| Description of the task |
When you copy the data, keep every word exactly as it is and leave the pictures out.

| Dataset content |
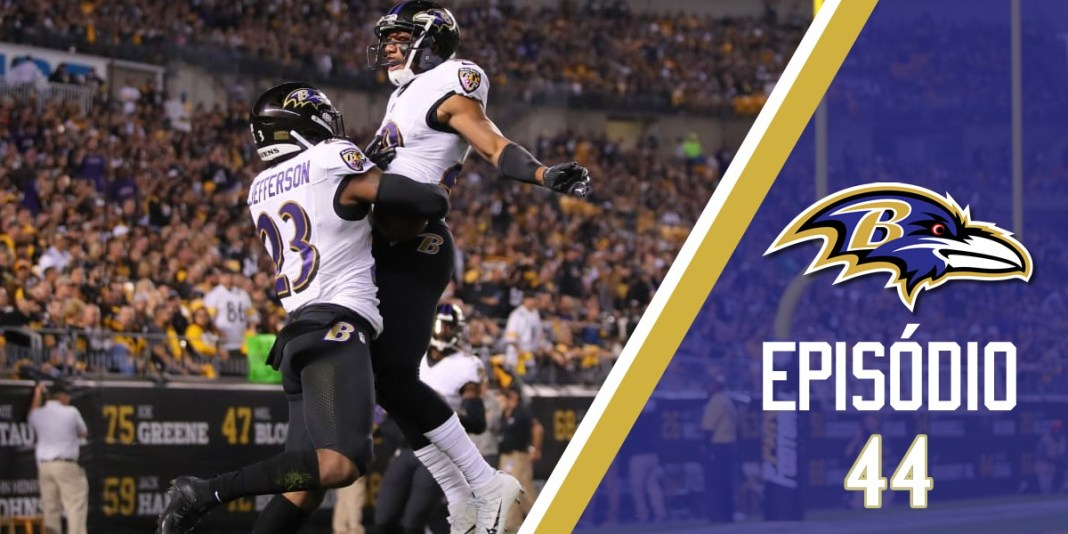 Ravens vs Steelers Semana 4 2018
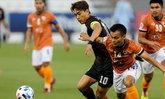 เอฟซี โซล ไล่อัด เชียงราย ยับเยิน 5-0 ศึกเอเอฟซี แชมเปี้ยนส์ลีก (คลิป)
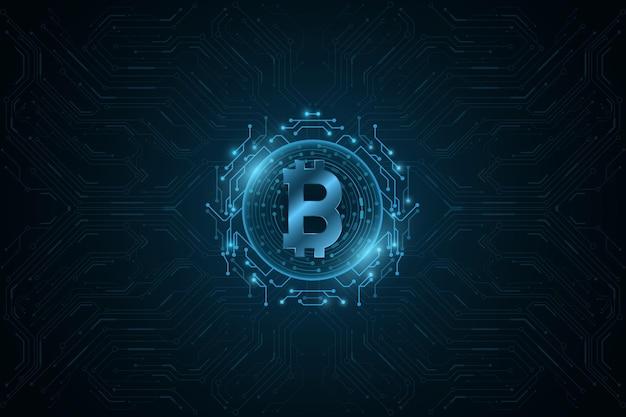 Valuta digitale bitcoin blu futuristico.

| Expected answer |
 Ravens vs Steelers Semana 4 2018
 เอฟซี โซล ไล่อัด เชียงราย ยับเยิน 5-0 ศึกเอเอฟซี แชมเปี้ยนส์ลีก (คลิป)
 Valuta digitale bitcoin blu futuristico.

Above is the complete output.